Discord: https://discord.gg/cognitivecomputations
Overview
The Kraken model and Architecture Kraken is a joint effort between Cognitive Computations, VAGO Solutions and Hyperspace.ai.
Created by Fernando Fernandes Neto, David Golchinfar, Lucas Atkins and Eric Hartford
The Kraken model combining the best Python, SQL, Function Calling, Reasoning and foreign Models so far.
The Kraken Architecture is a sophisticated machine learning framework designed for dynamic text generation tasks. It utilizes the Hugging Face transformers library to orchestrate multiple causal language models (CLMs) and intelligently route input through different models based on the context and content of the input text. The architecture is powered by a custom configuration class (KrakenConfig) that facilitates the integration and management of various components such as tokenizers, models, and routing mechanisms.
Features
Dynamic Model Routing: Uses a sequence classification model to route inputs to the most suitable language model based on the input's characteristics. Multiple Language Models: Supports integration of various pre-trained causal language models, allowing for flexible, context-appropriate responses. Customizable Templates: Includes support for input formatting using predefined templates, enhancing the model's adaptability to different conversational contexts. Extensible Configuration: Leverages a custom configuration setup that can be easily extended and adapted for various use cases involving causal language modeling.

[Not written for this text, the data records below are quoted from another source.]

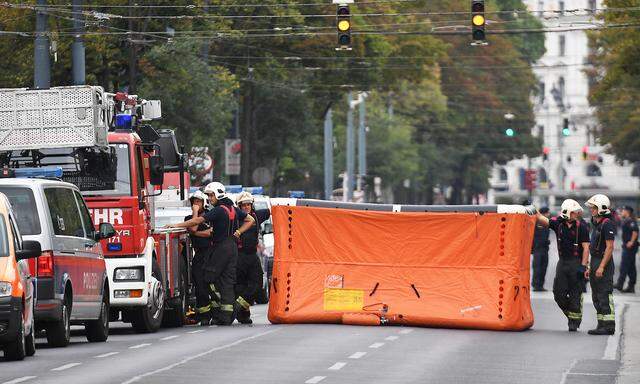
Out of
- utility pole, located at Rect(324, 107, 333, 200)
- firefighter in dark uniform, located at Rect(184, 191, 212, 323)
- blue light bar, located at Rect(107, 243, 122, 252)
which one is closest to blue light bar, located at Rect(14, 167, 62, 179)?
blue light bar, located at Rect(107, 243, 122, 252)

Selected Models as Experts:
"Reasoning Expert": "microsoft/Phi-3-medium-128k-instruct",
"Function Calling Expert": "gorilla-llm/gorilla-openfunctions-v2",
"Python Expert": "ise-uiuc/Magicoder-S-DS-6.7B",
"SQL Expert": "defog/llama-3-sqlcoder-8b",
"German Expert": "VAGOsolutions/Llama-3-SauerkrautLM-8b-Instruct"
How to load and call Kraken model :
from transformers import AutoConfig, AutoModelForCausalLM
from configuration_kraken import KrakenConfig
from modeling_kraken import KrakenForCausalLM
AutoConfig.register("kraken", KrakenConfig)

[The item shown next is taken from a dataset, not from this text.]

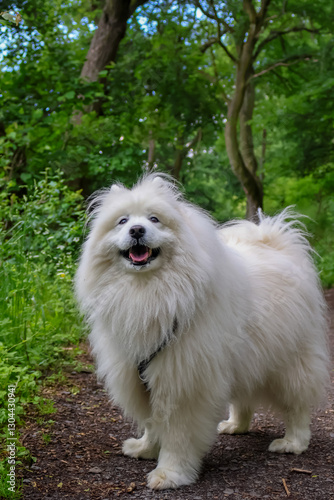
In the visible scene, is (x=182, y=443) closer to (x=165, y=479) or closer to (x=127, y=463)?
(x=165, y=479)

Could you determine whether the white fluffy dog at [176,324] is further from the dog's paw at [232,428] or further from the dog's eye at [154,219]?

AutoModelForCausalLM.register(KrakenConfig, KrakenForCausalLM)
device = "cuda:0" ## Setup "cuda:0" if NVIDIA, "mps" if on Mac
# Load the model and config:
config = AutoConfig.from_pretrained("./kraken_model")
model = AutoModelForCausalLM.from_pretrained("./kraken_model", config=config, trust_remote_code=True)
Call the Reasoning expert:
messages = [
{'role': 'system', 'content': '"You are a helpful AI Assistant'},
{'role': 'user', 'content': "Find the mass percentage of Ba in BaO"}
]
tokenizer = model.tokenizer
input_text = tokenizer.apply_chat_template(messages, tokenize=False)
input_ids = tokenizer(input_text, return_tensors="pt").input_ids.to(device)
output_ids = model.generate(input_ids, max_length=250)
print(model.expert_tokenizer(text=input_text).decode(output_ids[0], skip_special_tokens=True))
Call the Function Calling Expert:
messages = [
{'role': 'system', 'content': """You are a helpful assistant with access to the following functions. Use them if required -
{ "name": "calculate_area", "description": "Calculate the area of a shape", "parameters": { "type": "object", "properties": { "shape": { "type": "string", "description": "The type of shape (circle, rectangle, triangle, etc.)" }, "dimensions": { "type": "object", "properties": { "length": { "type": "number", "description": "The length of the shape" }, "width": { "type": "number", "description": "The width of the shape" }, "base": { "type": "number", "description": "The base of the shape" }, "height": { "type": "number", "description": "The height of the shape" } } } }, "required": [ "shape" ] } }"""},
{'role': 'user', 'content': """I need to calculate the area of a rectangle. The length is 5 and the width is 3."""}
]
tokenizer = model.tokenizer
input_text = tokenizer.apply_chat_template(messages, tokenize=False)
input_ids = tokenizer(input_text, return_tensors="pt").input_ids.to("cuda:0")
output_ids = model.generate(input_ids ,temperature=0.1, do_sample=True, top_p=0.9,top_k=20, max_length=500)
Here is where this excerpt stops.